Street artist Fin DAC: ‘I’m painting to beautify the urban landscape’ | Street art

When Fin DAC gave up his day job to focus on creating enormous murals in city streets all over the world, his primary fear was not so much failing as falling.

“I’ve learned to control my fear of heights. I’ve removed the irrational part of that fear, but it doesn’t mean my knees don’t turn to jelly when I’m climbing over the edge of a building that has a 200ft drop,” said the Irish-born artist.

In the nine years since he quit at the age of 45 as a designer for digital advertising agencies, Fin DAC has become one of the world’s best-known street artists, painting giant murals in Paris, Berlin, Milan, Tokyo, Sydney, Los Angeles and other big cities. He is also one of the most collectible living artists, whose customers include the actors Idris Elba and Gemma Arterton, and the musician Goldie.

A creation for the Raw Project in Miami, 2018. Photograph: Fin DAC

This month his work will feature in his first solo exhibition in the UK. The London show will include his first sculptures, more than two dozen new pieces and a studio-produced rendition of his giant mural of the Mexican artist Frida Kahlo in Guadalajara. The only previous time he has exhibited was in 2015 in Venice Beach, California.

The Covid pandemic forced Fin DAC into a studio. “Previously I was on a hamster wheel of travelling and trying to churn out as much work as I possibly could. I wasn’t giving myself enough time in the studio to take my work further. So most of the work for the show goes down new avenues.”

His limited-edition prints quickly sell out: Midaro, a collaboration with the photographer Mick Rock, sold more than 200 prints in 20 minutes to buyers in 36 countries. The income helps fund his usually self-financed public art. “I need to pay for the planes and trains and hotels and paint and scaffolding and lifts.”

Street art has been on the rise for the past decade, “predominantly because of Banksy – the rest of us are on his coattails”. Having left the world of digital advertising, in which “you’re basically forcing shit down people’s throats, brainwashing people into believing they want or need something”, Fin DAC has embraced the idea of art available to all. “I’m not painting the wall in order for anyone to buy my work, I’m painting it to beautify the urban landscape. There’s no big sell.”

Melbourne, Australia, 2019Melbourne, Australia. Fin DAC is self-taught. Photograph: Dean Sunshine

He is best known for painting Asian or Eurasian female portraits with a mask across their eyes. “There is a distinctive gaze: a defiant, empowered look about them. They are not objectified or sexualised, and that’s a different narrative to what we’re used to in female portraiture.

“And the reason why I started painting Asian women in particular was because of all the ethnicities, they seemed to be the ones with the least positive depictions, especially in the west.”

In 2019, Fin DAC was commissioned to paint Kahlo on a 200ft wall in Guadalajara, Mexico. “I said, if I don’t imbue her with the identity of my own work, then it makes no sense for me to do it.” He is the only artist to be given permission by the Frida Kahlo Foundation to alter her image by adding a mask.

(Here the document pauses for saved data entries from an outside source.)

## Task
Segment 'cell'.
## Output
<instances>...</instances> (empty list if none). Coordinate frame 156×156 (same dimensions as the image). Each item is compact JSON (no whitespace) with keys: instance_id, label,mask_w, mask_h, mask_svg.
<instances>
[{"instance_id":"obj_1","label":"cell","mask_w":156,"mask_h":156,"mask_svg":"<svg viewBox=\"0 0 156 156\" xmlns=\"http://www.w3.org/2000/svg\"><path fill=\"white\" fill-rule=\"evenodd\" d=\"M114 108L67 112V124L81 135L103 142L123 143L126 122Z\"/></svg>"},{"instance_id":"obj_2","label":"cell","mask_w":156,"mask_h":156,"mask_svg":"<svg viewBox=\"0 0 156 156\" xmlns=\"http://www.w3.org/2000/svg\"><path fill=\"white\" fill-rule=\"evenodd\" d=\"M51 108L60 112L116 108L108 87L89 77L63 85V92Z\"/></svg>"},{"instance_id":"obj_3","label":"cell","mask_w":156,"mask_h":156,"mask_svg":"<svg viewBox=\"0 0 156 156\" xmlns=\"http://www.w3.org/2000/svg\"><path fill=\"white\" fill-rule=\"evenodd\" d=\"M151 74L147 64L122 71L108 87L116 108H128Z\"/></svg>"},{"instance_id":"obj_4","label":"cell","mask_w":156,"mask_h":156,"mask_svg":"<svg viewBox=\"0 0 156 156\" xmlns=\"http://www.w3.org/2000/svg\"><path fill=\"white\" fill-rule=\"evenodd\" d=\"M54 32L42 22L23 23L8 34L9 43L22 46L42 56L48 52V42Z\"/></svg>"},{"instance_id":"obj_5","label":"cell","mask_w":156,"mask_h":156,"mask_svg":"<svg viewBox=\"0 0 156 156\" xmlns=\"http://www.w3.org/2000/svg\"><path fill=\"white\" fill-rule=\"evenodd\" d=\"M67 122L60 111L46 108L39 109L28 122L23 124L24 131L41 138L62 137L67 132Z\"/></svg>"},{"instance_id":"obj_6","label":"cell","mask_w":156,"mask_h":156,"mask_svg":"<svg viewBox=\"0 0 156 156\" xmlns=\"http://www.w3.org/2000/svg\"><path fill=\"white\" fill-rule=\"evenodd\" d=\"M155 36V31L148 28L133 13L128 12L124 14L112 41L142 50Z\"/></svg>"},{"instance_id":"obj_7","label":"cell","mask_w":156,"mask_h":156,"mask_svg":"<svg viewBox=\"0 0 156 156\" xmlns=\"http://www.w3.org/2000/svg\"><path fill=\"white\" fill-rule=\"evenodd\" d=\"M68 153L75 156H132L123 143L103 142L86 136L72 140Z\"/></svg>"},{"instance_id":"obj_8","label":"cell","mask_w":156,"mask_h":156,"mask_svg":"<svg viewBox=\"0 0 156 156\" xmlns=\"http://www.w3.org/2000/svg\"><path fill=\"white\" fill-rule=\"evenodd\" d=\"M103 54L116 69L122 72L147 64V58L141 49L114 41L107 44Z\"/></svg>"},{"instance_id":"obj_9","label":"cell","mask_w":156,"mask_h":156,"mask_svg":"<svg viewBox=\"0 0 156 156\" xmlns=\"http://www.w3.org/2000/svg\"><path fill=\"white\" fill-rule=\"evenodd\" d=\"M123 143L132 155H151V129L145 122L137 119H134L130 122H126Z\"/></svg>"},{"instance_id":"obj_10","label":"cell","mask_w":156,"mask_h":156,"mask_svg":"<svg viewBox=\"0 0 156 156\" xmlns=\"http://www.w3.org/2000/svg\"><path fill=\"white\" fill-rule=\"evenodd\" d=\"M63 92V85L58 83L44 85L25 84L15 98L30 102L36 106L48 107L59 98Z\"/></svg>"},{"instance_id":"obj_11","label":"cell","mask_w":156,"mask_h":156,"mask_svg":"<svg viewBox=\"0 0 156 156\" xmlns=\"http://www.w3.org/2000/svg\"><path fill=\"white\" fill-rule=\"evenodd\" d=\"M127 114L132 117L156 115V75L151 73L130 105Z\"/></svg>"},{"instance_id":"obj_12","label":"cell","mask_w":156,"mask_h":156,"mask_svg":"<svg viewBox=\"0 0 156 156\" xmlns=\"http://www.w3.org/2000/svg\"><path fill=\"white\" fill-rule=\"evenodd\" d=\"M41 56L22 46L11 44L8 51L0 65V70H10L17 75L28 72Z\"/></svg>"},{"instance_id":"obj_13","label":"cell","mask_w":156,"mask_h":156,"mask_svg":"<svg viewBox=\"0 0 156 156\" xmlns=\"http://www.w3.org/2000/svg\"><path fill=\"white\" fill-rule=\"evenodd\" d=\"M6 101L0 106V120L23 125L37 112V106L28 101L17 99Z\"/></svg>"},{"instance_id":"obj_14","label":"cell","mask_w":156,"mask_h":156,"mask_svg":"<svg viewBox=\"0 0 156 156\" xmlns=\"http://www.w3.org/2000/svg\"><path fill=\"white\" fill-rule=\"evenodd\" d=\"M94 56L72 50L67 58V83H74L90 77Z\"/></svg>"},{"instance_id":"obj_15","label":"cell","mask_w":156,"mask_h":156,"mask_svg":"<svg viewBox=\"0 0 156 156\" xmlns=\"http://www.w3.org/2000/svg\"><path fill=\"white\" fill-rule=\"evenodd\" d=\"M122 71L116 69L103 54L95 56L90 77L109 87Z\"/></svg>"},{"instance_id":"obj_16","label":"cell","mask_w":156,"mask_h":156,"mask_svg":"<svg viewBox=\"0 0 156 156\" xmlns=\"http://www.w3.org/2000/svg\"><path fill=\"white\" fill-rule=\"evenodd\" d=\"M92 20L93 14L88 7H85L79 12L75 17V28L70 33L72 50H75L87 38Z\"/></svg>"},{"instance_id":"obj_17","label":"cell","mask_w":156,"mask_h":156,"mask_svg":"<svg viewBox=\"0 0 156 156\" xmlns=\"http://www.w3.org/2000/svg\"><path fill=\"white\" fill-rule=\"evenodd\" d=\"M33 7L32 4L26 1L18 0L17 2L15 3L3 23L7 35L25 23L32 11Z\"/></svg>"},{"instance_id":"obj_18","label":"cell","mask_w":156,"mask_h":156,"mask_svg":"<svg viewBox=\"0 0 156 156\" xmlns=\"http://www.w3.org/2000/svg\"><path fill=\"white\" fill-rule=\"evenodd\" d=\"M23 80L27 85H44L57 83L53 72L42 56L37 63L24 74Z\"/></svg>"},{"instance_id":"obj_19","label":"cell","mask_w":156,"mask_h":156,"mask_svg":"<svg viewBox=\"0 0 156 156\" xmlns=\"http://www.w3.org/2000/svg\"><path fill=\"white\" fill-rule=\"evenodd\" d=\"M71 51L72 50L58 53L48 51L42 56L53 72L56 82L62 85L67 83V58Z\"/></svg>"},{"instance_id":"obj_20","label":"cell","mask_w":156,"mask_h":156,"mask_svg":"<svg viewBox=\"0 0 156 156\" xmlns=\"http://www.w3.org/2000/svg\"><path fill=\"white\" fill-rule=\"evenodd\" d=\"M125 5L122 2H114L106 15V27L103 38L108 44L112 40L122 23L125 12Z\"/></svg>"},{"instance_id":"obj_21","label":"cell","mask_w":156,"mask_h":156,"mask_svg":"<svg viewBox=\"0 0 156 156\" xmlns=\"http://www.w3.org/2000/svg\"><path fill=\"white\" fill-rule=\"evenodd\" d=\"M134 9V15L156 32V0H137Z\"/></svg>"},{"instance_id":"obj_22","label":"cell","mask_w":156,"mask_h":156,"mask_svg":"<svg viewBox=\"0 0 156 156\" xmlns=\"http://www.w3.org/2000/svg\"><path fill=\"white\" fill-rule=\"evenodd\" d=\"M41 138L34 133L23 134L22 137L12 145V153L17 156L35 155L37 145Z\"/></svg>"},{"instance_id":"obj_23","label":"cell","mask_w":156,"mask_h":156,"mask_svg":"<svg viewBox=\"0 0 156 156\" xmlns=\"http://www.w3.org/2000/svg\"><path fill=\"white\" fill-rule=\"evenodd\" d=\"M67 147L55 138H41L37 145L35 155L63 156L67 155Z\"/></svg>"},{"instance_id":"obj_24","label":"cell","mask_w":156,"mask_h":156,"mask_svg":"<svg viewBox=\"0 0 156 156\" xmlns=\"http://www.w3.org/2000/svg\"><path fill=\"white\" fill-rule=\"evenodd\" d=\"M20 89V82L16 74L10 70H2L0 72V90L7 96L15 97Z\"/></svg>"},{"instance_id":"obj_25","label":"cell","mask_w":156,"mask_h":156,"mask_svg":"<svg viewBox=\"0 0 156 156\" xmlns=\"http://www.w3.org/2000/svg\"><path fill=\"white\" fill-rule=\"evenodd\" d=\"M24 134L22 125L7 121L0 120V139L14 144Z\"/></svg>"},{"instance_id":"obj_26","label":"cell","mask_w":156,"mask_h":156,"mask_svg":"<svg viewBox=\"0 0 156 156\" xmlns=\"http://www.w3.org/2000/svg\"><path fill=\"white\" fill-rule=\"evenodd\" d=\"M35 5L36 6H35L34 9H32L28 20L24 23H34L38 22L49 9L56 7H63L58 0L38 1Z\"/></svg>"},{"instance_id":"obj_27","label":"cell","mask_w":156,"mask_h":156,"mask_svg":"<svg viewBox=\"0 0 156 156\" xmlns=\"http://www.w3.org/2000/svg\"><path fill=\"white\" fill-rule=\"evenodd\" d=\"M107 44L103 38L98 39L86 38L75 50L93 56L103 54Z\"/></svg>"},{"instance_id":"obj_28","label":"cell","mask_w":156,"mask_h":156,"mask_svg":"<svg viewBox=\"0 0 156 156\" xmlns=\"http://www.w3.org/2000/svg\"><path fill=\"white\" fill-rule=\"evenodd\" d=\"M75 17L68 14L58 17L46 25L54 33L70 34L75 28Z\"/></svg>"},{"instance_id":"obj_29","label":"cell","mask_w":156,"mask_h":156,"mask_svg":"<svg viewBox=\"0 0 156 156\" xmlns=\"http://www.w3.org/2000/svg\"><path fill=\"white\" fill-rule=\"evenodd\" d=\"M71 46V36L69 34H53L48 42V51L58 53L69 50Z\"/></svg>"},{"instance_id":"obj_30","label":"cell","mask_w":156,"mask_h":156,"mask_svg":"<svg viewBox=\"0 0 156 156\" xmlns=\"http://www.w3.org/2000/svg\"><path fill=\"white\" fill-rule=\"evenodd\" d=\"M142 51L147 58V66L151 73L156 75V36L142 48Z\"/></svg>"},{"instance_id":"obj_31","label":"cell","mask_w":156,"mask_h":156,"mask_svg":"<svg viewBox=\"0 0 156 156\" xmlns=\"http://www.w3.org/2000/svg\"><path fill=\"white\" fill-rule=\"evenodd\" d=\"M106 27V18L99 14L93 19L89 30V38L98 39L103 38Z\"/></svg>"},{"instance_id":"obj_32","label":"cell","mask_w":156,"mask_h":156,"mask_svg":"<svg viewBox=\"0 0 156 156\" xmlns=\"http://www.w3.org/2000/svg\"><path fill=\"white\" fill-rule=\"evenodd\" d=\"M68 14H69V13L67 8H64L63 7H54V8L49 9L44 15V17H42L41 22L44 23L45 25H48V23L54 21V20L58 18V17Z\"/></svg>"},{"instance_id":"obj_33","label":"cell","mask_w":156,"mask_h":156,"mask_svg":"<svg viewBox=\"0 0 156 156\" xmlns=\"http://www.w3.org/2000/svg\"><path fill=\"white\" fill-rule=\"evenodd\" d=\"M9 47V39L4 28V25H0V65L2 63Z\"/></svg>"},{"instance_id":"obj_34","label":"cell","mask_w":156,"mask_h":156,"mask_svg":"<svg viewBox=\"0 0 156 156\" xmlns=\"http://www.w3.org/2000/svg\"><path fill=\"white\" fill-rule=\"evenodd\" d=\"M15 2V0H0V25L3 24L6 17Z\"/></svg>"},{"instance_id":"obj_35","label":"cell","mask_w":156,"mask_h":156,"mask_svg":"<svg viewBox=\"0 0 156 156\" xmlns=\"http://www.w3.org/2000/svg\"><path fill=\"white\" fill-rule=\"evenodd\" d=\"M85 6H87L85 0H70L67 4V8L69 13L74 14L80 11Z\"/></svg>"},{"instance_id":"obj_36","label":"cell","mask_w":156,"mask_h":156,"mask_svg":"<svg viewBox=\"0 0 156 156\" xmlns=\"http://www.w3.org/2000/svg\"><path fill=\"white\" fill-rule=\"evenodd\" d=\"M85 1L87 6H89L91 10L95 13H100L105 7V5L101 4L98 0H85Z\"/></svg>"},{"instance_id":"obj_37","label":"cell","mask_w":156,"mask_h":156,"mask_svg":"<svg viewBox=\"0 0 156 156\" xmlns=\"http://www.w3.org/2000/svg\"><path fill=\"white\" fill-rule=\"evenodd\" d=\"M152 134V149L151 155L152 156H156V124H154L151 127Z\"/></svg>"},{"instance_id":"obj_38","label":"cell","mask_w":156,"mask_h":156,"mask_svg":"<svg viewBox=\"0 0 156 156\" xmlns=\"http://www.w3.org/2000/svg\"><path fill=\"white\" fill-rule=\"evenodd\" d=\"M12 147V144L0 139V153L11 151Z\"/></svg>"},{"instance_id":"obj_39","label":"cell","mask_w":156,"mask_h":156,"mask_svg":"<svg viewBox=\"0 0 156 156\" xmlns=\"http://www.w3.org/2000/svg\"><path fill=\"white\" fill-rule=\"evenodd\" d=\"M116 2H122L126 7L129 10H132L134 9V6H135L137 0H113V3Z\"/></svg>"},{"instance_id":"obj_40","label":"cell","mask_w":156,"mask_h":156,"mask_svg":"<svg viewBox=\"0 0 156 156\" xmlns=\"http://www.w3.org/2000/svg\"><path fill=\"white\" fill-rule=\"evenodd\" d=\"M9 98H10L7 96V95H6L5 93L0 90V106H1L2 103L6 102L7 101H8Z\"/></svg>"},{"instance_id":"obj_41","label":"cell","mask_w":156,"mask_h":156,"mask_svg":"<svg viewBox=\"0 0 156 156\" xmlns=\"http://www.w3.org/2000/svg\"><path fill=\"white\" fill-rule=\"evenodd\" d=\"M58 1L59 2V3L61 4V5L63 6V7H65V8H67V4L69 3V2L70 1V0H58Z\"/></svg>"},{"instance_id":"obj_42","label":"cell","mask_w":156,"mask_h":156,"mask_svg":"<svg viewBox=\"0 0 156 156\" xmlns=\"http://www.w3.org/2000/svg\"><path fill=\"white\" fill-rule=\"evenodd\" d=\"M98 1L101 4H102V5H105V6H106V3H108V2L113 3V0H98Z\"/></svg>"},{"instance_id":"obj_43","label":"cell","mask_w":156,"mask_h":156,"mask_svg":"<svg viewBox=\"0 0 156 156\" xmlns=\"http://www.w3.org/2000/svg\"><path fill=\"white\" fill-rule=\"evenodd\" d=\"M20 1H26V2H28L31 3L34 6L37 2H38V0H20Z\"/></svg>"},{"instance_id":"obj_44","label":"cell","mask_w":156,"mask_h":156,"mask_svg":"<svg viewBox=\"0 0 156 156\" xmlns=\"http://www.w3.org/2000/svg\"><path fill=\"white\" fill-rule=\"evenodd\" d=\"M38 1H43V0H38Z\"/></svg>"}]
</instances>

The mural, which took 11 days to paint, is his biggest yet. “Once you get over the fear of the scale, it’s actually far easier to paint big murals. No one is going to get close to the wall; they’re not necessarily going to see minor mistakes that you might make on canvas. They see it as a spectacle from afar.”

A Fin DAC mural depicting a Eurasian female in Portland, US.A Fin DAC mural depicting a Eurasian female in Portland, US. Photograph: Fin DAC

Fin DAC is self-taught. At school in Cork, “I was really only interested in two things: art and technical drawing. Unfortunately it was a school that didn’t have an art curriculum.”

He became a technical draughtsman on engineering projects before becoming a digital designer. But “something was pushing me” to devote himself to art.

“I had talked myself out of becoming an artist when I was younger because I didn’t believe that being able to paint a beautiful picture was enough to make you financially viable.

“The success of what I do has proved to me that all that stuff I told myself when I was younger was bullshit. I told myself I wasn’t good enough. Artistic fear paralyses an awful lot of us.”